Pareció darse por satisfecho con tal razonamiento y con aquel hallazgo, y puso fin a sus investigaciones. Regresando a sus dominios, es decir, a su sillón, sacó del seno un envoltorio para guardar su nueva conquista. Antes de hacerlo contó repetidas veces, con la gozosa atracción del avaro, su tesoro.
– Catorce – dijo. – Catorce y un ochavo.
Después hizo cuentas con los dedos mirando al techo.
– Sí – murmuró-; pronto podré… Cualquier medio sirve. Quizás sea éste el mejor… Sí, es el mejor, el más fácil, el menos sospechoso, el más tranquilo… Puedo bajar fácilmente a la calle, cuando mi hija no esté aquí… Ya sé lo que tengo que hacer. Catorce cuartos… Todavía es poco. Pero Dios me ayudará… es preciso concluir pronto. ¡Maldita vida! ¡que aun para echarte fuera, nos has de dar trabajo! ¡Miserable harapo que te llamas cuerpo!… ¡que aun para limpiarnos de ti, han de ser precisas tanta fatiga y tanta lucha!

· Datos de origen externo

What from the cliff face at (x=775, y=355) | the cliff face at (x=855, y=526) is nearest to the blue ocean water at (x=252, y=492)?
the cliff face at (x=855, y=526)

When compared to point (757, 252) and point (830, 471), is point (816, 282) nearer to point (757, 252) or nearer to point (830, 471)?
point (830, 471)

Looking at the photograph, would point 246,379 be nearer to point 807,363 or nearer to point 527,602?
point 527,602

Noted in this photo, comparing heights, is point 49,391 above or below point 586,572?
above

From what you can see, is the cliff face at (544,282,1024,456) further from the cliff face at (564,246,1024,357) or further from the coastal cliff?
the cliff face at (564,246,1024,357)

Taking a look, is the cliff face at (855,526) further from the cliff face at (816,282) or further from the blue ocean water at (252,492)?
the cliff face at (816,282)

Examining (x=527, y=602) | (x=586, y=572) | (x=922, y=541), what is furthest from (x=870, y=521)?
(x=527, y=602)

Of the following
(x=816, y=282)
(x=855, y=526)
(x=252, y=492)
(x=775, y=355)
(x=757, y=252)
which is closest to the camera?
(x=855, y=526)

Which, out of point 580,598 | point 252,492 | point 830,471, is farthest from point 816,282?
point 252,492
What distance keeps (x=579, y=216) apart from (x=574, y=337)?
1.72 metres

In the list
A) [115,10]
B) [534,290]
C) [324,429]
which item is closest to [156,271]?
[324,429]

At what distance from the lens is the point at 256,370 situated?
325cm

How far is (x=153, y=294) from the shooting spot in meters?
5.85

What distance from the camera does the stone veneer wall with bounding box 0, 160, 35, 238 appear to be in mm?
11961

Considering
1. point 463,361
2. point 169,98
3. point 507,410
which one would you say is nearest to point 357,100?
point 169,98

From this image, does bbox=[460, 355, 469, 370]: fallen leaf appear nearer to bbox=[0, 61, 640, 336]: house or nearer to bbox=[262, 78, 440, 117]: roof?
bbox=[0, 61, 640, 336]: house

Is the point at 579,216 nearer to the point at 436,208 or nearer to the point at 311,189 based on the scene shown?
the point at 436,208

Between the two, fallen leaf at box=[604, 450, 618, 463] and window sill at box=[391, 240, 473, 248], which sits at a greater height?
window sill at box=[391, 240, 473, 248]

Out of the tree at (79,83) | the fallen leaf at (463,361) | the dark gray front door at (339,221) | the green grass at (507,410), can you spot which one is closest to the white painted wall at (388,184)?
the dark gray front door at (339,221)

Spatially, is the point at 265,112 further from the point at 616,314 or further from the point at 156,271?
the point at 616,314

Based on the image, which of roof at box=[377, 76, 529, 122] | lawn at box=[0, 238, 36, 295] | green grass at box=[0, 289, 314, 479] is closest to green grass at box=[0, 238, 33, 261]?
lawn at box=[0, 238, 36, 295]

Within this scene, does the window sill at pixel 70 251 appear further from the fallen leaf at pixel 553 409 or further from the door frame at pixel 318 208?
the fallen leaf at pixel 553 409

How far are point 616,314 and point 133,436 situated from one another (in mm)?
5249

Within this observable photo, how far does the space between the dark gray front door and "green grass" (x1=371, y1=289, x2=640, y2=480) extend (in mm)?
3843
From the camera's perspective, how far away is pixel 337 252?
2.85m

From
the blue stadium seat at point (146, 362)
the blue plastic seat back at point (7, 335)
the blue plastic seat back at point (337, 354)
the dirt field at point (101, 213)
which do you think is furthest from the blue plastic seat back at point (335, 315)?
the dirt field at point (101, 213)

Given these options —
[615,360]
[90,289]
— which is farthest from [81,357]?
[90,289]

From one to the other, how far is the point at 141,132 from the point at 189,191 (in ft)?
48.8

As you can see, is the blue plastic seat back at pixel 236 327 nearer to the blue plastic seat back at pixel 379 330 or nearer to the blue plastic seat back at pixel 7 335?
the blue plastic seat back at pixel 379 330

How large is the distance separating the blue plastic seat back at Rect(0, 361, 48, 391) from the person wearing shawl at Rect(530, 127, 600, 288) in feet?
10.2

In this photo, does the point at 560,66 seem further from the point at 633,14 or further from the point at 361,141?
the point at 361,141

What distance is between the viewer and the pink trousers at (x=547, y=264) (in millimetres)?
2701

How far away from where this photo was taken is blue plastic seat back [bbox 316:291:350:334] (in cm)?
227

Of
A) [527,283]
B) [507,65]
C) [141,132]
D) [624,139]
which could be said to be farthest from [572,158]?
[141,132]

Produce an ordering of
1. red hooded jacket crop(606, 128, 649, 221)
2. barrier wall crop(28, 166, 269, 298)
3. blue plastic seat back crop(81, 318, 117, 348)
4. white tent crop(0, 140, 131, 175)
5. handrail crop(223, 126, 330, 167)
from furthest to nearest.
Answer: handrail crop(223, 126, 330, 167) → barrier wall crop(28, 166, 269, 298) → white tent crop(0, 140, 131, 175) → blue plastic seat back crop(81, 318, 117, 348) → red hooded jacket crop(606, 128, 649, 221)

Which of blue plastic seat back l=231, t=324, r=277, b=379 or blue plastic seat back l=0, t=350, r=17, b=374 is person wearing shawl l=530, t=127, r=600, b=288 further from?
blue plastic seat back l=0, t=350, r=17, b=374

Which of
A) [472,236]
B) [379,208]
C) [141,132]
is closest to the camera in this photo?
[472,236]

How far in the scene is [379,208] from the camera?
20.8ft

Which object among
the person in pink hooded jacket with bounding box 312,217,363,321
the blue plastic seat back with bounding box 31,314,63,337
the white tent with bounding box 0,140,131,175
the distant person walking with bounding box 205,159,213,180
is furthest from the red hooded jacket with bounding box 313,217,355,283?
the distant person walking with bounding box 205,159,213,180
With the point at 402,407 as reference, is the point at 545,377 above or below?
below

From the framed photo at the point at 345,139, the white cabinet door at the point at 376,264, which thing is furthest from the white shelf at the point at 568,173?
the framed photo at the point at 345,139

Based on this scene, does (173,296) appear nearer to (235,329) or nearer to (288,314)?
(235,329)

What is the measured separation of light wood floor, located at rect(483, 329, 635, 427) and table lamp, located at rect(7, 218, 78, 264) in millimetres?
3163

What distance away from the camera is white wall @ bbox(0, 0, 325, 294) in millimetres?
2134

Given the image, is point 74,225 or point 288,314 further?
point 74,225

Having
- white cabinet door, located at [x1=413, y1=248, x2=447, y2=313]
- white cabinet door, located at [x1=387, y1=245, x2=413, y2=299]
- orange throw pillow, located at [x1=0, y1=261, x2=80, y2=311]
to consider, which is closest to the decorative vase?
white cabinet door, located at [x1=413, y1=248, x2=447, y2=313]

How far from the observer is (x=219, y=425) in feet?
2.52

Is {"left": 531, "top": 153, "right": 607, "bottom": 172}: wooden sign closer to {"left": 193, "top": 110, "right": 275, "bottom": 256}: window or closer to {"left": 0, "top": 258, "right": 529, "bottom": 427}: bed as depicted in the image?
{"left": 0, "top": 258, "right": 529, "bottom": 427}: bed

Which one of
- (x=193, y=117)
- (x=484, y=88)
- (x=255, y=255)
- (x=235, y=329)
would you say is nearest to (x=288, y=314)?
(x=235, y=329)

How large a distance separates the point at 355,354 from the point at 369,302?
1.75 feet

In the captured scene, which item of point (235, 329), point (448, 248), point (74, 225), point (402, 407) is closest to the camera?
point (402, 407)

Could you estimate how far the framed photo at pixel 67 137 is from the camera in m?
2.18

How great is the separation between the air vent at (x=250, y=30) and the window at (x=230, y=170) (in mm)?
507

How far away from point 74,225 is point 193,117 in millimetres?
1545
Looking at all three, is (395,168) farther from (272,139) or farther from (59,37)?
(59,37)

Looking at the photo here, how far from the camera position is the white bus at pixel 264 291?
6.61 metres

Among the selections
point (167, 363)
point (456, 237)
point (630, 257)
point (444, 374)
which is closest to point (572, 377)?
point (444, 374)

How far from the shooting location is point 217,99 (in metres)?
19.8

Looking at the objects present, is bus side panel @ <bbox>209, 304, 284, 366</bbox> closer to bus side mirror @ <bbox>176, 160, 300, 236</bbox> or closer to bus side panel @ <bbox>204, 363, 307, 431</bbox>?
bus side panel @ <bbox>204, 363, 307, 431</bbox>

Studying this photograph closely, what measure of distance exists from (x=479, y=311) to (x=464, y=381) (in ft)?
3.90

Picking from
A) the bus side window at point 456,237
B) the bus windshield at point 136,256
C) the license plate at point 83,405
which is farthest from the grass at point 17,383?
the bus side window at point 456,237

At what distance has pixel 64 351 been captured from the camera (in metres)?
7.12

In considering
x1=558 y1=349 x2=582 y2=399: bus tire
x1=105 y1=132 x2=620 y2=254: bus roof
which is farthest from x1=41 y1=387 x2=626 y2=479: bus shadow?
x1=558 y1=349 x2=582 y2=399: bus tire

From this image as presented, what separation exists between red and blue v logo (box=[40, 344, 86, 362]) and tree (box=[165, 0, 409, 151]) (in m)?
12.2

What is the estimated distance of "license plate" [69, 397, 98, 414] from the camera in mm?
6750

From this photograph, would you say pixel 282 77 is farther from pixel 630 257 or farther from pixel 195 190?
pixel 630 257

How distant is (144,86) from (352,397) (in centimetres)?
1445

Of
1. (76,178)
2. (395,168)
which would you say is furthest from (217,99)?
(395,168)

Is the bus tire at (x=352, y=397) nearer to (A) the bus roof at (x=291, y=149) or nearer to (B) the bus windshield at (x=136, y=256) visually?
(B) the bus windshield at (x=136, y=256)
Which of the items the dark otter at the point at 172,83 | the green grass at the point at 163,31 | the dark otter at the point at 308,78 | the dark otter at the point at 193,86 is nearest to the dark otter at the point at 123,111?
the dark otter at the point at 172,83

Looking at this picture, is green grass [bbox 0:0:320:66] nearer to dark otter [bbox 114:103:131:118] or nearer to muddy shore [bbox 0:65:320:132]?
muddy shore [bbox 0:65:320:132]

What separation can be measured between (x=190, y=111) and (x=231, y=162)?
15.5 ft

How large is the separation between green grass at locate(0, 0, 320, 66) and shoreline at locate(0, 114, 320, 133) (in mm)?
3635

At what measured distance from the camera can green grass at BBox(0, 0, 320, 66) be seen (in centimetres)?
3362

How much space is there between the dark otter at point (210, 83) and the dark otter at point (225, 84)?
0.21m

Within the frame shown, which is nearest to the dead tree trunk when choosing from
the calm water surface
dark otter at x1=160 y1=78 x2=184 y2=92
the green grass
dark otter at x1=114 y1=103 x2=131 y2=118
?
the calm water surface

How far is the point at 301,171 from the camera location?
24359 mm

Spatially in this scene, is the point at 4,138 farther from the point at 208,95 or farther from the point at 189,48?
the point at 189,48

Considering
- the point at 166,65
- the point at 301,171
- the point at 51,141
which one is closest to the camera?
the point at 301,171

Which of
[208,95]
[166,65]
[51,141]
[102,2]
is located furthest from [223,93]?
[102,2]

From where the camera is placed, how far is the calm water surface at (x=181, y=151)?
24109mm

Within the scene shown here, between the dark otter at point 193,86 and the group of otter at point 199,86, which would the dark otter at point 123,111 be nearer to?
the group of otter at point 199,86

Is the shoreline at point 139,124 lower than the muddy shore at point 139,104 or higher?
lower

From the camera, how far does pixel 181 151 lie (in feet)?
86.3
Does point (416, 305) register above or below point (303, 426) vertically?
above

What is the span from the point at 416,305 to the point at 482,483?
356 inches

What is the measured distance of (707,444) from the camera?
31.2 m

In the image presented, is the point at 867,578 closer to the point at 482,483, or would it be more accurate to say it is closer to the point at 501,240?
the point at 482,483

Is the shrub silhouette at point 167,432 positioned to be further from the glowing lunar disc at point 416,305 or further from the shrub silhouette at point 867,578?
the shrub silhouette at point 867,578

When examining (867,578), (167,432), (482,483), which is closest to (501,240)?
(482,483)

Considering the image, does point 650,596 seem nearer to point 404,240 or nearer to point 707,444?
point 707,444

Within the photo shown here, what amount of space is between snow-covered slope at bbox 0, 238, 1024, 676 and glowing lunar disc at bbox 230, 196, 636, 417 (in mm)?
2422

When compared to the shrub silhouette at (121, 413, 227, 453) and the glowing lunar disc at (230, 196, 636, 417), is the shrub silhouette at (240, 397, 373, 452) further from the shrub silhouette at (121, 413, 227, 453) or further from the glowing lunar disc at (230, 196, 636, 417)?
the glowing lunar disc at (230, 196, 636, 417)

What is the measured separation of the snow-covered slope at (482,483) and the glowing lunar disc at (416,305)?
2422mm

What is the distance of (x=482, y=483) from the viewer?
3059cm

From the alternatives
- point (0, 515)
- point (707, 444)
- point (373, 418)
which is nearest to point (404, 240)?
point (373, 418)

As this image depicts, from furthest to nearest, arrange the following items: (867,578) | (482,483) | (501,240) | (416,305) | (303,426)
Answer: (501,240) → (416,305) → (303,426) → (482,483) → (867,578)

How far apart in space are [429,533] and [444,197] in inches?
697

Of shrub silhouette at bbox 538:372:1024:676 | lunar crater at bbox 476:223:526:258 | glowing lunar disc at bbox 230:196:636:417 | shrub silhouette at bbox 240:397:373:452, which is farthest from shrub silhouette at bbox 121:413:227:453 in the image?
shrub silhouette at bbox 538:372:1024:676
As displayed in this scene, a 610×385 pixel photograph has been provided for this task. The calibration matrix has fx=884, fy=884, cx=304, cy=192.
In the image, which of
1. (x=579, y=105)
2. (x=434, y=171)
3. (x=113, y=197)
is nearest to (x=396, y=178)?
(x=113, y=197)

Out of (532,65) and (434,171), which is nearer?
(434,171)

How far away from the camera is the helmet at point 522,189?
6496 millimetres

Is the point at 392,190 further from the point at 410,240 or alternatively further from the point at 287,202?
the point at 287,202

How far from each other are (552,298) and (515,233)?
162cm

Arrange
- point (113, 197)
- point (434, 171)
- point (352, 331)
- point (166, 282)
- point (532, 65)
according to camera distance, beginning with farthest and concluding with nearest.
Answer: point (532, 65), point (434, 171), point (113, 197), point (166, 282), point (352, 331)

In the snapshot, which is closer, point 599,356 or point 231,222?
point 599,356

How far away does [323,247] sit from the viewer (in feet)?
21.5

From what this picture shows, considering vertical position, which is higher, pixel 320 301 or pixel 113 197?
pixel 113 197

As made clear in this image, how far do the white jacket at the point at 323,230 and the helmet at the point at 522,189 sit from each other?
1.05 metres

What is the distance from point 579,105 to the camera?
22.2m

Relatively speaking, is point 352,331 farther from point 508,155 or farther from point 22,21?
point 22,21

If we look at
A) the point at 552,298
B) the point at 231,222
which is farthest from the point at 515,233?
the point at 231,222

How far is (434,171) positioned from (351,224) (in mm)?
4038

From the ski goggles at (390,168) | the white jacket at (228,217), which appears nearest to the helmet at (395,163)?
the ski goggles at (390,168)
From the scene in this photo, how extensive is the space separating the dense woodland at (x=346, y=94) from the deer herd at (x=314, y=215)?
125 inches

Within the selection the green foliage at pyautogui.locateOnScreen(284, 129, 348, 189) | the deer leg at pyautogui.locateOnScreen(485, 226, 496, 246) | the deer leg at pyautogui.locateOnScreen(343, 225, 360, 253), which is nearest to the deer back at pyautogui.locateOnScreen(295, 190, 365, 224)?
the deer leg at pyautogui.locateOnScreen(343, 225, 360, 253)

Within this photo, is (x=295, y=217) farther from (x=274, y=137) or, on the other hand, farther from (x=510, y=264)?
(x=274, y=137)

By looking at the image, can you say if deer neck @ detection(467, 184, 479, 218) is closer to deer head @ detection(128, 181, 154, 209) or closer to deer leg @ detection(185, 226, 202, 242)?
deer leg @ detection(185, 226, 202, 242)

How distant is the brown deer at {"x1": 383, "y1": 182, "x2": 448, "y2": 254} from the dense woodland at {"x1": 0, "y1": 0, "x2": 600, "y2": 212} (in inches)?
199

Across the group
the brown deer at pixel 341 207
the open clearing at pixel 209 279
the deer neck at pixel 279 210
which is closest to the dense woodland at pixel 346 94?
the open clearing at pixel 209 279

Sintiendo los pasos de su hija, guardó precipitadamente lo que contaba y tomó el libro. Disimulaba como un escolar travieso.
Soledad se acercó a él, le pasó la mano por la frente, le dijo algunas palabras cariñosas y después entró en su cuarto.
– ¡Virgen María! ¿quién ha estado aquí? – exclamó. – Si hubiera gatos en la casa, diría: «los gatos»; pero no los hay.
Miró desde la puerta a su padre con la severidad cariñosa que se emplea ante los niños enredadores.
– Yo fuí, Sola – dijo D. Gil mirándola también con un poquillo de turbación. – Yo fuí: buscaba unas migas de pan para echar a esos gorriones que suelen bajar a la ventana de enfrente.
– El pan estaba en la cocina: ¿no lo vio usted?
– No, hijita, no vi nada. Creí que tendrías migas en los bolsillos.
– Lo mismo pasó la semana pasada cuando salí – dijo Solita, quitándose los alfileres del manto y cogiéndolos en la boca, mientras se quitaba aquella prenda. – Este papá mío es más travieso… Otro día saldremos juntos.
– Ya te he dicho que no quiero salir.
– A tomar el sol.
– Aborrezco el sol – repuso Gil de la Cuadra con laconismo.
– A tomar el aire.
– Aborrezco el aire.
– A ver Madrid.
– Madrid me repugna, me enardece la sangre, me mata.
– A ver la gente, a distraerse un rato.
– ¡La gente! ¡Bonita cosa quieres enseñarme! ¡La gente! Si los ojos no sirvieran más que para ver gente no valdría la pena de tenerlos.
– Vamos, vamos: basta de locurillas. Dios se enfada con los que dicen eso.
– Basta, regañona. Ahora me toca a mí. ¿En dónde has estado hoy tanto tiempo?
Soledad vaciló un momento antes de dar contestación; ¡tanta era su repugnancia a mentir!
– He ido a entregar una obra que había concluido… Por cierto que he venido muy aprisa para que no estuviera usted solo.
– Por eso no. Solo estoy yo perfectamente – dijo el viejo con displicencia. – No me gusta ver espantajos delante. No me gusta que cuando salgas, te lleves las llaves de todo como si yo fuera un ladrón.